- Born: 3 April 1932 Tétreaultville, Montreal, Quebec, Canada
- Died: 25 January 2022 (aged 89)
- Education: Université de Montréal, University of Strasbourg
- Occupation(s): Linguist, lexicographer
- Awards: National Order of Quebec

= Jean-Claude Corbeil =

Canadian linguist and lexicographer (1932–2022)

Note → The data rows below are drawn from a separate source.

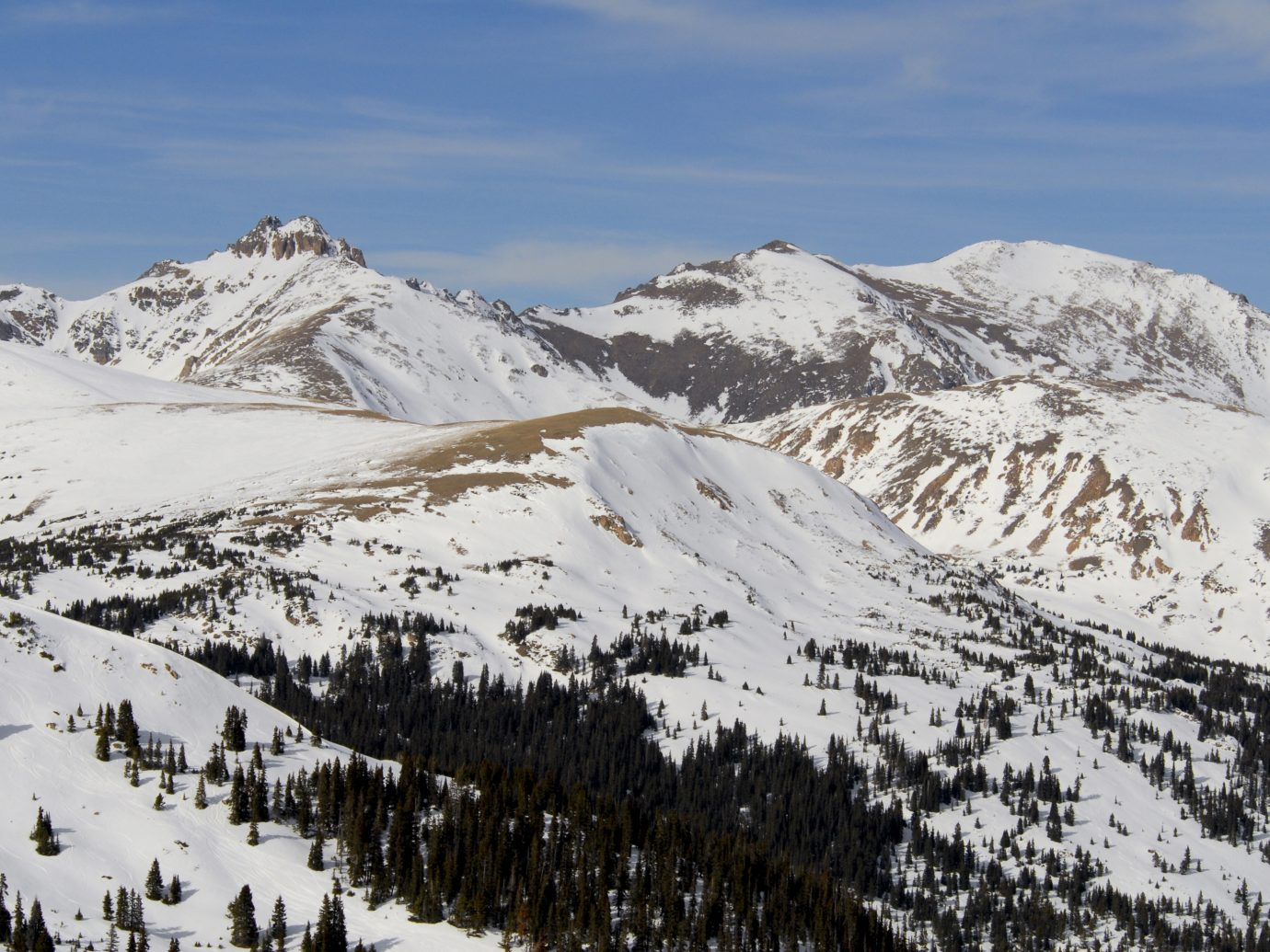 Rocky Mountain peaks in Colorado, covered in early season snow.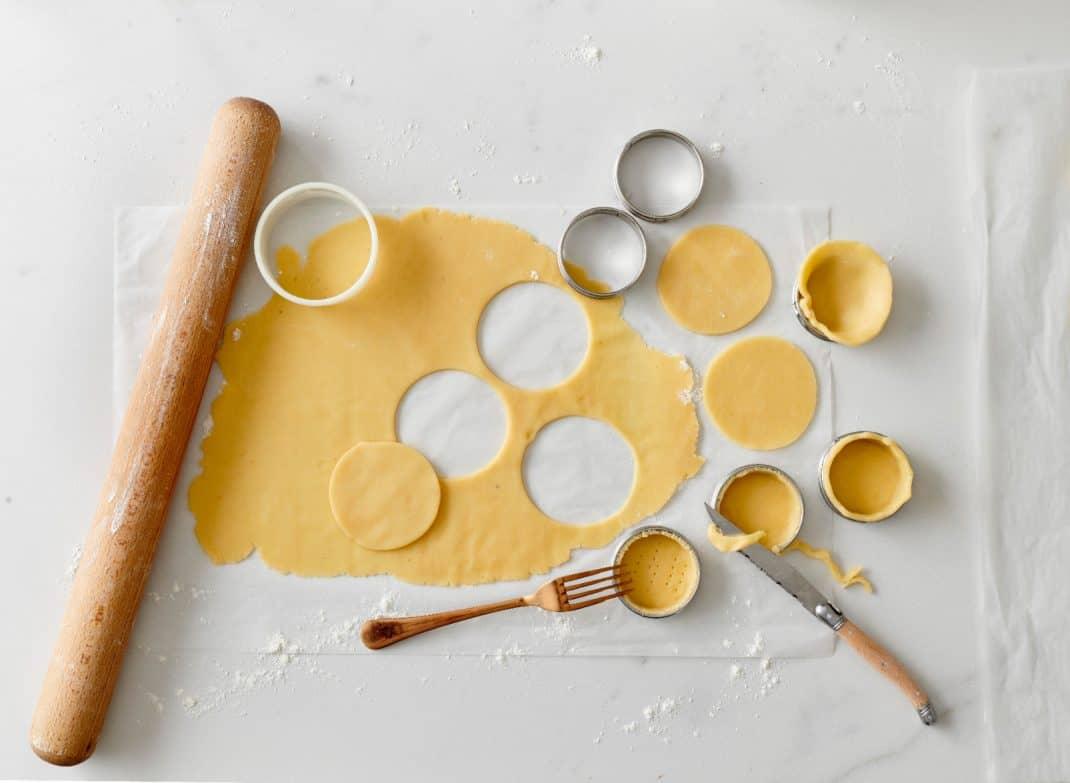 Deeg uitsteken in vormpjes doen uit het kookboekje Nog Meer Kleine Taartjes van Meike Schaling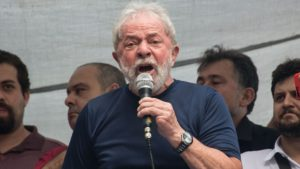 """Brazilian ex-president (2003-2011) Luiz Inacio Lula da Silva (L) speaks during a Catholic mass in memory of Lula's late wife Marisa Leticia, at the metalworkers' union building in Sao Bernardo do Campo, in metropolitan Sao Paulo, Brazil, on April 7, 2018. Brazil's election frontrunner and controversial leftist icon said Saturday that he will comply with an arrest warrant to start a 12-year sentence for corruption. """"I will comply with their warrant,"""" he told a crowd of supporters. / AFP PHOTO / NELSON ALMEIDA"""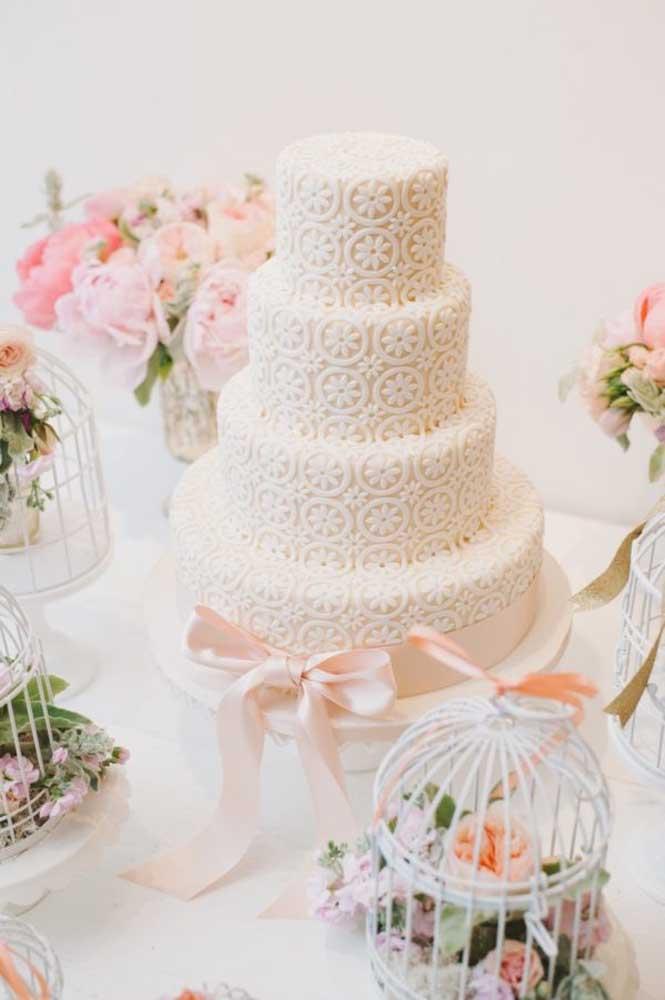 Já pensou em fazer um bolo de noiva com detalhes que mais parecem renda? Para acompanhar a decoração, na mesa você pode colocar algumas gaiolas com arranjos de flores. O efeito é incrível!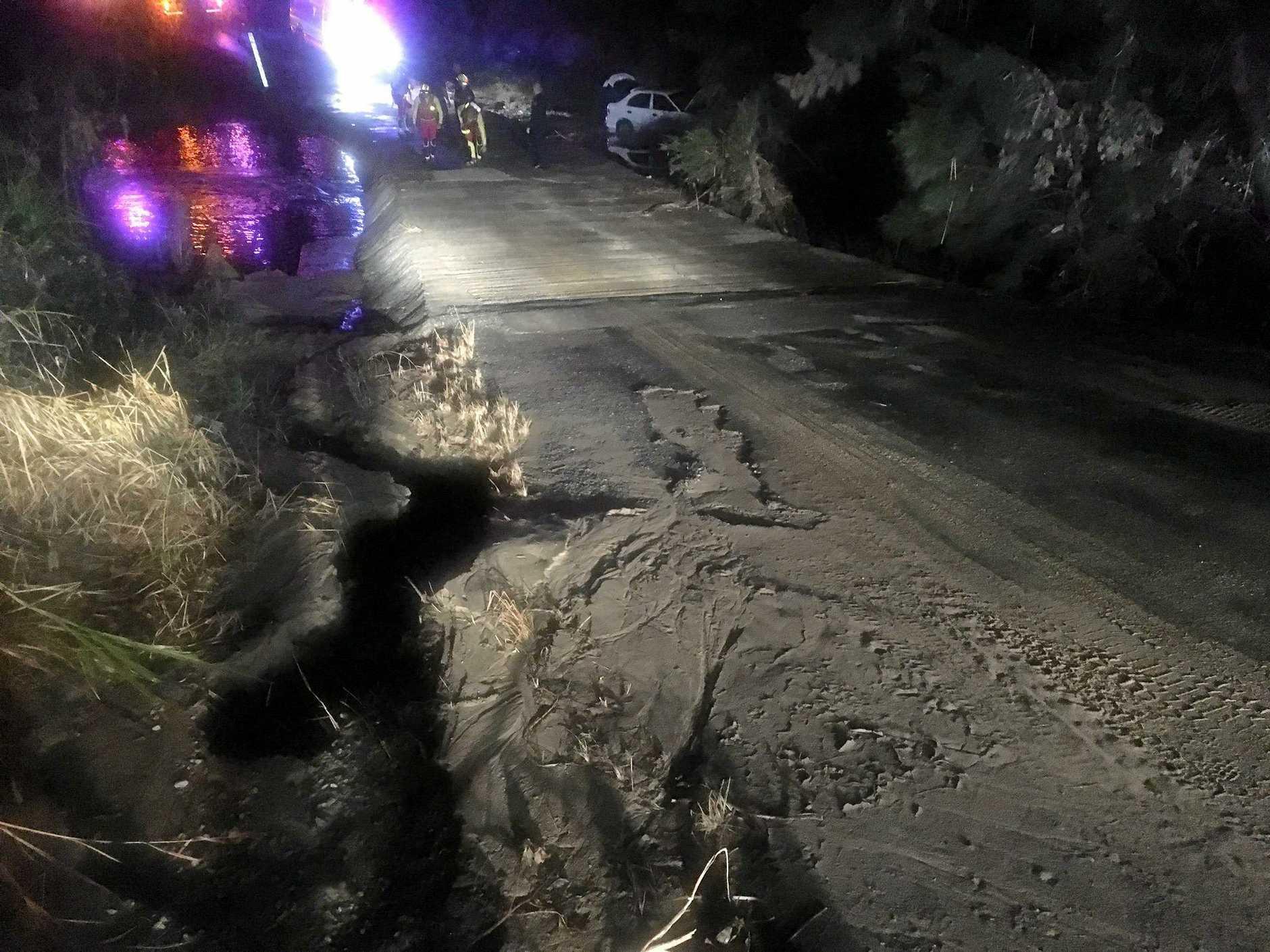 Road damage from floodwaters last week near bridge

Jean-Claude Corbeil, (3 April 1932 – 25 January 2022) was a Canadian linguist and lexicographer. He served as head of the linguistic department at the Office québécois de la langue française from 1971 to 1977 and oversaw the introduction of Quebec's language laws during that decade. He also co-authored several visual dictionaries for Scholastic Corporation, Macmillan Publishers, Firefly Learning, and Merriam-Webster.

==Early life==
Corbeil was born in the Tétreaultville neighbourhood of Montreal on 3 April 1932. He attended Collège Sainte-Croix in his hometown. He then studied at the Université de Montréal, earning a Bachelor of Arts in 1955 and a teaching degree one year later. Corbeil started working as a teacher at the end of that decade. He subsequently undertook postgraduate studies at the University of Strasbourg, obtaining a doctorate in linguistics from that institution in 1966. Two years later, he became a linguistics professor at the Université de Montréal.

==Career==
Corbeil co-hosted a radio show on Radio Canada called Langage de mon pays ("Language of my country") from 1968 to 1971, together with Henri Bergeron and Raymond Laplante. He became linguistic director of the Office de la langue française du Québec starting in 1971. In that capacity, he advised the Government of Quebec on its language policy and played a key role in formulating laws such as the Official Language Act (1974) and the Charter of the French Language (1977). He was therefore credited by fellow linguist Nadine Vincent with having "de-anglicized Quebec". He quit as director in 1977 and took a sabbatical year. During this time, he authored L’aménagement linguistique du Québec, which was later published in 1980.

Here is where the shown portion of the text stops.